__The task__: Express the lines below as a two-column CSV with the header row input,output. Give one row per line, with the line's text under input and its answer under output, each in a quoted field with any line breaks replaced by spaces.

__Records for this task__:
%%
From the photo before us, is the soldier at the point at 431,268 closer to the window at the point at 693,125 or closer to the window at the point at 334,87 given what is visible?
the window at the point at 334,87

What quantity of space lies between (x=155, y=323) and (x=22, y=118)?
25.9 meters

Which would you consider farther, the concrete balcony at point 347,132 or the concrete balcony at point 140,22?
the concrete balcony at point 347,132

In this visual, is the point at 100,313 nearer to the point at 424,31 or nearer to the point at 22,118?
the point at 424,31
%%
__Exercise response__:
input,output
"From the photo before us, is the soldier at the point at 431,268 closer to the window at the point at 693,125 or closer to the window at the point at 334,87 given what is visible?","the window at the point at 334,87"
"What quantity of space lies between (x=155, y=323) and (x=22, y=118)?","25.9 meters"
"Which would you consider farther, the concrete balcony at point 347,132 or the concrete balcony at point 140,22?","the concrete balcony at point 347,132"
"In this visual, is the point at 100,313 nearer to the point at 424,31 or nearer to the point at 22,118?","the point at 424,31"